Известный правозащитник, председатель общества «Мемориал» Сергей Ковалев на митинге в защиту фонда «Династия» летом 2015 года выступил с речью о России, объявив ее «оруэлловским миром», а весной на свой 85-летний юбилей прочитал целую лекцию о «вреде патриотизма». Бывший советский диссидент отрицательно относится к идее восстановления памятника Дзержинскому на Лубянке и другим признакам «возвращающегося совка». В интервью специальному корреспонденту «Медузы» Илье Азару Сергей Ковалев рассказал, как патриотизм возникает «на основе нашего генома», и почему советская пропаганда за рубежом всегда была очень успешной.

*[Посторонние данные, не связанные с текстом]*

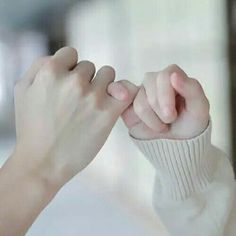 Read Capitulo 3 from the story Daddy Kink Couple Aesthetic, Character Aesthetic, White Aesthetic, Aesthetic Pictures, Couple Hands, Couple Stuff, Hand Photography, Hand Reference, Korean Couple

— Вы как относитесь к идеи референдума по восстановлению памятника Дзержинскому на Лубянке? Это символ реставрации прошлого?
— Я не знаю, что это для них значит. Я не думаю, что очень много. Наша власть недалеко ушла от уголовной среды: неслучайно с самого начала уголовники были заявлены как социально близкие, а социально чуждыми была интеллигенция. Это символ верности, что все проголосуют. Может быть, они решат, что и не нужен этот памятник, важно только набрать много голосов. В общем, это мелочь, на самом деле. Отвратительная, но мелочь.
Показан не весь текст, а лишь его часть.